SOMM TV Cast: What’s Your Favorite Grape Variety?

What's your favorite grape variety - asked SOMM TV cast

Picking a favorite wine grape variety is perhaps not as difficult as choosing a favorite wine variety, but that still doesn’t make it easy. As Claire Coppi mentions below, it’s like asking someone – or at least the wine lovers that we asked – who their favorite child is. Nevertheless, we asked some of the SOMM TV cast members that you know and love what their favorite wine grape variety is and why. 

We were prepared for the classics, like Pinot Noir, for its infamous tendency to drive winemakers beyond their comfort zone. Or, Cabernet Sauvignon from Napa, for pushing wine from California onto the world stage following the 1976 Judgment of Paris tasting. And perhaps even Riesling, for its complexity and underground buzz among the sommelier community. We received a few different answers, although there was one particular stand out favorite.

Keep reading to discover the undoubted front runner. 

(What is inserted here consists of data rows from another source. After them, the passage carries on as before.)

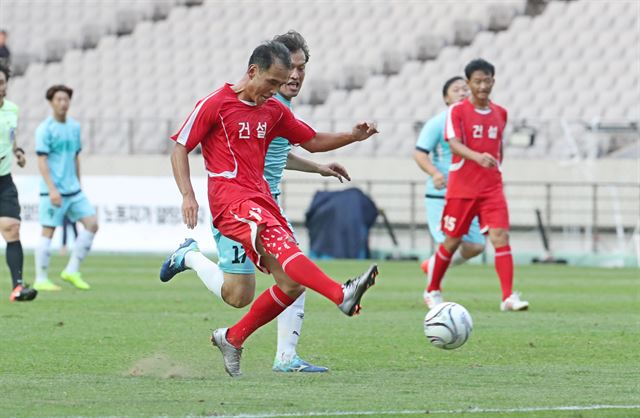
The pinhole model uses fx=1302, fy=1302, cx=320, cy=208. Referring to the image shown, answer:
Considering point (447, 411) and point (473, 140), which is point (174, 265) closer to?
point (447, 411)

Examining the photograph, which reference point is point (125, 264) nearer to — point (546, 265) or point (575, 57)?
point (546, 265)

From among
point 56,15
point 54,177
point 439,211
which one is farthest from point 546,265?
point 56,15

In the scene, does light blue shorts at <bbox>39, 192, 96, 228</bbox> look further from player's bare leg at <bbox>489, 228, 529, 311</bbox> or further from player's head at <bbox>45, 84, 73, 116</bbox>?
player's bare leg at <bbox>489, 228, 529, 311</bbox>

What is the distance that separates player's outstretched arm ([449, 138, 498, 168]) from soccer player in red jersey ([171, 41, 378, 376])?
392cm

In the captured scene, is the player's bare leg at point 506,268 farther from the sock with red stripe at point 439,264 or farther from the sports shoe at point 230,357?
the sports shoe at point 230,357

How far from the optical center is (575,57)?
2584 centimetres

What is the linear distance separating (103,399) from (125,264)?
14927 millimetres

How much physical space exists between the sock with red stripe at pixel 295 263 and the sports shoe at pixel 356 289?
0.42 feet

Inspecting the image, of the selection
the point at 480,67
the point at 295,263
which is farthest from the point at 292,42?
the point at 480,67

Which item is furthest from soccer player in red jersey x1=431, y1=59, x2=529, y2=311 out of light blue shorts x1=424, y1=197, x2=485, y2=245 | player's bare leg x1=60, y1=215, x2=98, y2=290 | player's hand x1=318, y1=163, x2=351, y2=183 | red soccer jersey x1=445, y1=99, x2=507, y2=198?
player's bare leg x1=60, y1=215, x2=98, y2=290

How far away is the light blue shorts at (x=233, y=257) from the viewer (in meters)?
7.38

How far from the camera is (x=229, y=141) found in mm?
7070

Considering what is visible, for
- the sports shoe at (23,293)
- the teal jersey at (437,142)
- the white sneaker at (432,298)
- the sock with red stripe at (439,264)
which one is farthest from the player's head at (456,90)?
the sports shoe at (23,293)

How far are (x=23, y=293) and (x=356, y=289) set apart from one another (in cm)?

Chardonnay. It’s so versatile and makes some of my favorite wines including Champagne, white Burgundy, and Chablis.

Jill Zimorski

That is one of the toughest questions that I am constantly asked. I don’t have children, but it’s like asking me to pick my favorite kid. If push came to shove, and there was a gun to my head, I would have to say Chardonnay. I love the versatility of the grape and the huge spectrum of wines it produces from different regions; white Burgundy, Champagne, Central Coast, and Oregon. They are all so special in their unique way, and I want to drink them all!

Claire Coppi

Nebbiolo. Are you serious?

DLynn Proctor

Chardonnay! I wish I had a cooler answer, but Chardonnay really is my favorite variety. I love its broad range of expressions from overt, to subtle, to sparkling. And nothing is better than a top white Burgundy with some age on it.

Kelli White

Pinot Meunier made me fall in love with wine. Unusually I tasted it as a still red wine before enjoying it in champagne. The Eyrie Pinot Meunier was that first example and blew my mind for how it brings together a modest frame with so much intensity and complex layering. With age, it becomes more profound. It’s a sleeper wine – it sneaks up on you, tricks you into thinking it is simple, but then won’t let you stop thinking about it. In the right hands, grown in the right place – Pinot Meunier needs to avoid too much heat or direct sun exposure – the variety can be truly beautiful and counter to the old myths; when grown and made well, it can age incredibly too.

Elaine Chukan Brown

Chardonnay. Chard keeps it versatile with plenty of regional styles and winemaking/farming expressions. I often choose wines for the texture, and Chardonnay offers that whether I’m looking for zingy acidity, dancing bubbles, or complex and creamy wine.

Maryam Ahmed

I don’t believe in the term “favorite” for most things in my life. But if I was FORCED to choose – with a gun to my head – to pick one wine variety to drink for the rest of my life… Riesling would be the one.

See Also

Matthew Kaner

Nebbiolo.

Jeff Porter

Chardonnay. Yeah, I said it. Chardonnay. This variety is rightfully heralded for its amazing wines that come from all across the Côte d’Or. From the “bald hill” of Montrachet to the humble vines of the Hautes Côtes. Chardonnay shines extraordinarily from all over Burgundy. But why? In my opinion, because Chardonnay is as transparent to terroir as any variety while also being just the right amount of submissive to the winemaker’s vision. Sure, sometimes it is a pushover (insert caricature image of Chard here) but don’t blame this spectacular grape for someone’s overzealousness.

Jonah Beer

Gamay all day.

Meghan Zobeck

I try to drink as widely as I can, and I’m generally pretty delighted by everything I’m introduced to, but if I had to pick just one grape, I’d have to be uninspired but honest and say, Chardonnay. If I could afford to drink white Burgundy and Champagne regularly, I absolutely would.

Sarah Thomas

Chardonnay in the Summer, Pinot Noir in the Winter. Chablis and Red Burgundy if you want to get specific.